Do you know about the supercomputer named "K"? Yes, it's that large-scale computer which became famous after a remark made by a Diet member, Ms. Renho, "What's wrong with being number two in the world?" Since FY2017, I have been a member of a research project comprised of researchers in computer science and physics in addition to economists, under the theme of "Post-K Computer Exploratory Challenge 2: Construction of Models for Interaction Among Multiple Socioeconomic Phenomena," and have been working on analysis of economic data using the K computer. I would like to give a brief description of my experience using the K computer.
I suppose most people, when hearing the words "supercomputer" and "economic analysis," would think the following: "What? Do economists use supercomputers?"; "Big data analysis may not be uncommon these days, but do economists themselves need to do programming? They seem to be complete strangers to that work."; and "Why do they have to deal with supercomputers themselves?" If you think that way, you have a lot to learn. To be honest, I personally thought that way, too, until a year ago, but now I know that was wrong. I will explain why.

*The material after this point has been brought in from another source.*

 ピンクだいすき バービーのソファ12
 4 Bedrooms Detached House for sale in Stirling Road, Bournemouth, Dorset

Need for a panoramic perspective
Let me first explain what is a supercomputer. As its name represents, a supercomputer enables high-speed calculation, which is achieved by parallel computation. That is, "super" does not mean one high-spec computer, but rather it denotes an aggregate of a large number of ordinary computers (more than 80,000 in the case of the K computer) connected in parallel, in which calculation tasks are assigned to individual computers so that they work together to achieve high-speed calculations. Parallelism is an essential element of a supercomputer. If a calculation consists of independent components, it is easy to do it quickly using a supercomputer. However, in the case of a sequential calculation, such as doing calculation A first and calculation B next, and then doing calculation C based on the results of the former calculations, it is difficult to speed up the entire calculation process even with the use of a supercomputer. This means that when we attempt to do a calculation with data that are so large that it would take an unrealistically long time to calculate, whether we can reduce the calculation time by using a supercomputer depends on the degree of parallelizability of the calculation algorithm. The use of a supercomputer such as K does not automatically lead to a dramatic reduction of the calculation time.

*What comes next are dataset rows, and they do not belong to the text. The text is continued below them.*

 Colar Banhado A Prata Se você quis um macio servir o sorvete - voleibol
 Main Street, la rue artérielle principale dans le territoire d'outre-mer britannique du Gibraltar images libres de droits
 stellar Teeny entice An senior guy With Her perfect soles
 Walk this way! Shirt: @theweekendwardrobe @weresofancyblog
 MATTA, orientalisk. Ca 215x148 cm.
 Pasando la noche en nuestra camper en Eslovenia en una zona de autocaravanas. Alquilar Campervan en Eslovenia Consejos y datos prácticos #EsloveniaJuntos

We cannot ignore this point when we set analysis themes or form economic hypotheses. Even when we hit upon a good idea in an economic meaning, if we fail to parallelize the necessary calculation when implementing a calculation program on the K computer and the calculation time is expected to become unrealistically long, that idea would end up becoming a pie in the sky. In other words, when thinking about how to analyze data and which statistical approach to use, it is necessary to take into consideration the degree of parallelizability of the calculation algorithm to be applied. On the other hand, even when we successfully find a statistical approach that would suit parallel calculation and face the prospect of drastic reduction of calculation time with the use of a supercomputer, it serves nothing in the absence of a significant economic theme to which such calculation can be applied. After all, we cannot do without a panoramic viewpoint that covers all factors in the calculation process, from the economic significance of the analysis theme to the feasibility of the calculation with the use of the K computer. Thus, even economists must have an understanding of algorithms, programming, and supercomputers. Nothing can be achieved if economists think that experts in economics need to focus only on economic matters.
Specifically, I currently use the K computer for conducting statistical analysis of a chain reaction of bankruptcy. By combining the interfirm transaction network data of about one million companies and detailed data of company bankruptcy provided by Tokyo Shoko Research, I can follow the process of a company's bankruptcy occurring from day to day and affecting the company's trading partners. An ordinary personal computer does not have enough ability to calculate this level of data size. Therefore, to make this analysis realistically possible, I use the K computer to reduce the calculation time to one-several thousandth or several ten thousandths. In the actual process, I go left and right repeatedly in the above figure; namely, I think of an economic theme, implement a program to do a calculation on the theme, think again about how to proceed with analysis in light of the calculation results, and then implement another program. This is precisely a process of trial and error (the outcome of my analysis work will be posted on the RIETI website sometime soon).
Along with the recent spread of the use of big data, calculation time will be a common constraint in data analysis. In this respect, there could be significant latent demand for supercomputers among economists, but when I talk about my analysis work using the K computer at conferences, for example, I often meet economists who try to find an excuse for not using a supercomputer. They might be feeling that using a supercomputer is a high hurdle, but I would have to say that such attitude is not constructive. They should rather look at the potential of supercomputers which I am sure will broaden the world of research. Thanks to the great efforts made thus far to encourage researchers in fields other than computer science to use the K computer, it is not so difficult to use it by learning a bit of C/C++ (or Fortran) and MPI (Message Passing Interface). The K computer has become applicable in a broader area, for academic and industrial purposes. Perhaps the use of supercomputers will be a standard research method in the field of economics in the future as well. I have some hope that "You are an economist, so I can't believe you have never used a supercomputer!" will become a normal reaction.